> _Passage to read_:
● ● ● ● ● ● ●

Fernando Ornelas, Lamonica's manager, said the new system, including grading a restaurant's physical structure, is much better for the public.
"It has to be like that. I want to go to a place that's safe. Restaurants should be making sure their walls and tiles are clean," he said.
Students may wonder why some UCLA restaurants and cafeterias are not being graded. Powell says that since UCLA restaurants are state property and owned by ASUCLA, ASUCLA has its own registered environmental health specialist to inspect its eating facilities.
Privately owned companies on campus, such as Panda Express (which received an A), must still undergo an inspection by the Health Department.
UCLA facilities must still abide by the California Health and Safety Code, however, and the Health Department would immediately intervene in any case of food poisoning.
Restaurant owners agreed that the new system is an improvement, in terms of involving the public.
Mekpongsatorn said the program is good, as "it makes all restaurant owners understand that you always have to be up to par."

● ● ● ● ● ● ●

> _Information supplied_:
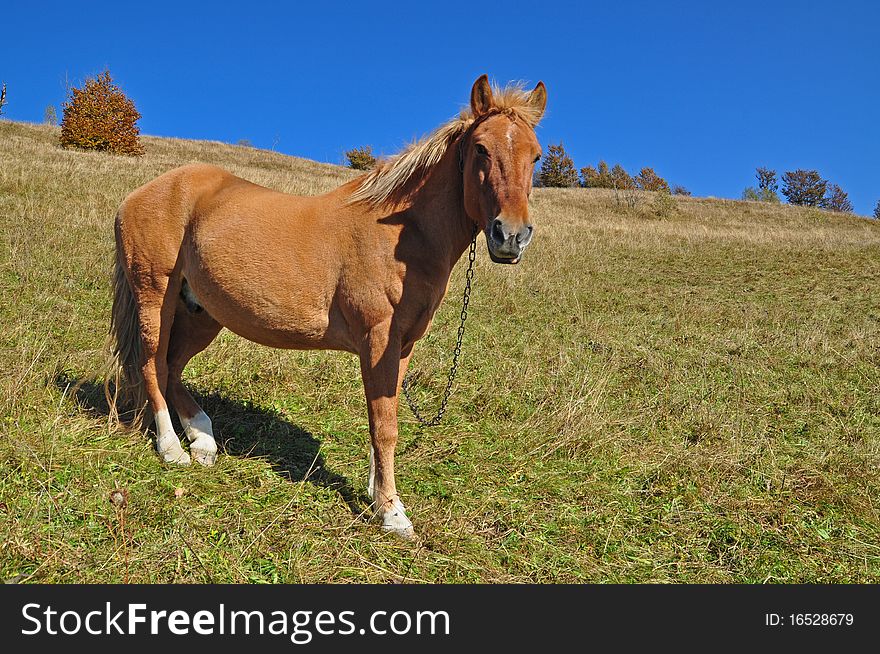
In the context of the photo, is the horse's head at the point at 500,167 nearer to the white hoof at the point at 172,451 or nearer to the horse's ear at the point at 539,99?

● ● ● ● ● ● ●

> _What you will do_:
[1] Based on the passage on restaurant grading, decide whether each statement agrees with it. For each, answer yes or no and quote the words that decide it.
(a) Panda Express received an A.
(b) The Health Department's own staff inspect ASUCLA's eating facilities.
(c) UCLA facilities are exempt from the California Health and Safety Code.
[2] Restate more briefly the paragraph of the passage on restaurant grading that begins "Students may wonder why," keeping its main facts.
[3] Pick up the passage on restaurant grading after its last sentence and continue it.

> _The answers_:
[1]
(a) Yes: "Privately owned companies on campus, such as Panda Express (which received an A)"
(b) No: "ASUCLA has its own registered environmental health specialist to inspect its eating facilities"
(c) No: "UCLA facilities must still abide by the California Health and Safety Code"

[2] Powell says that some UCLA restaurants and cafeterias are not graded because they are state property owned by ASUCLA. ASUCLA has its own registered environmental health specialist to inspect them.

[3]
Melamed added that the system was "more healthy and absolutely correct. It might be very hard, but you're playing with the health of people."
The lasting legacy of the new point and grade system is simply that it persuades or forces restaurants to improve their sanitation conditions.
Powell reiterated the importance of reading a restaurant's grade at face value.
"The grade is a gauge for people to have an idea, but people really have to ask the restaurant owners for a copy of the health report and see exactly how the restaurant got that score.
"People may decide to eat only at A and B restaurants, but if you look at C reports, you'll see that some violations are not that critical," Powell said.